→ **WRITTEN PROBLEM**
Convert the items into a Markdown table with the columns Row and Text. Begin at the line that contains "Considering their vertical", run through the last line of the items, and leave out blank lines.
^^^^^^^^
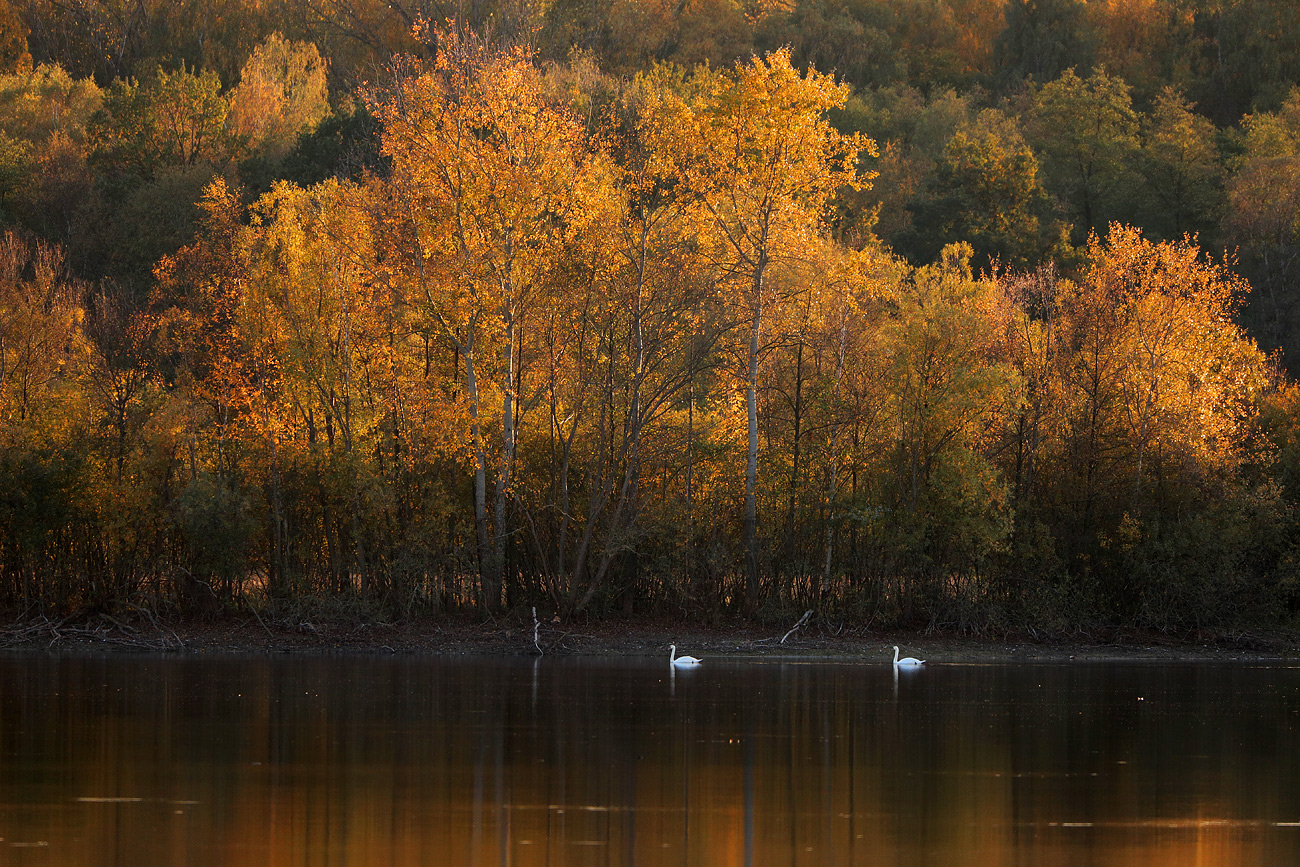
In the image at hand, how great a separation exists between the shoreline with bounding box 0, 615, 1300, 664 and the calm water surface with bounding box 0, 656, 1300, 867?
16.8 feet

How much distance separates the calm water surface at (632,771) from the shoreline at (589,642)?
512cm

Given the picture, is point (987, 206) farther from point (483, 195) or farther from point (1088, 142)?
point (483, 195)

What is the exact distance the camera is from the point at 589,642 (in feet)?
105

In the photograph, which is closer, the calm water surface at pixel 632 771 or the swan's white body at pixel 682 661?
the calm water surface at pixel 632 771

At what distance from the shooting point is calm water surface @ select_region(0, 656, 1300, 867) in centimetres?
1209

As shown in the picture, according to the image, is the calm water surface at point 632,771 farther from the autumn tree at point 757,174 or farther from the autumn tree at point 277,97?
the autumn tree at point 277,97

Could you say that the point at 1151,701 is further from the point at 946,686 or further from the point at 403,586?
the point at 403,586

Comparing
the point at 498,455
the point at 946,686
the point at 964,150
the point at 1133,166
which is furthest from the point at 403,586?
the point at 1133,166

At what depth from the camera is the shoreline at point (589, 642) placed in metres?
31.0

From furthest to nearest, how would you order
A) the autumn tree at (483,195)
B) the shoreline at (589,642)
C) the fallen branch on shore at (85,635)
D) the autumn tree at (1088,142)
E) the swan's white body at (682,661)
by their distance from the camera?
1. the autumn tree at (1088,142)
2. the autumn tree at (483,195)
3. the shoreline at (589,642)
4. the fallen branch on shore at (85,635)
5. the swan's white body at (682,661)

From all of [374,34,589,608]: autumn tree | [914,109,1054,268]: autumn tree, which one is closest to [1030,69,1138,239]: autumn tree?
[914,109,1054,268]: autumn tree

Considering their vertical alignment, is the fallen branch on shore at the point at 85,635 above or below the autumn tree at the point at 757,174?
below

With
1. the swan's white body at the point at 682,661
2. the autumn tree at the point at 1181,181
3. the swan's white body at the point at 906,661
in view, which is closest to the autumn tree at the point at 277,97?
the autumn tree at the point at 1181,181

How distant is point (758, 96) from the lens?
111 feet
^^^^^^^^
→ **WORKED SOLUTION**
| Row | Text |
|---|---|
| 1 | Considering their vertical alignment, is the fallen branch on shore at the point at 85,635 above or below the autumn tree at the point at 757,174? |
| 2 | below |
| 3 | With |
| 4 | 1. the swan's white body at the point at 682,661 |
| 5 | 2. the autumn tree at the point at 1181,181 |
| 6 | 3. the swan's white body at the point at 906,661 |
| 7 | in view, which is closest to the autumn tree at the point at 277,97? |
| 8 | the autumn tree at the point at 1181,181 |
| 9 | How distant is point (758, 96) from the lens? |
| 10 | 111 feet |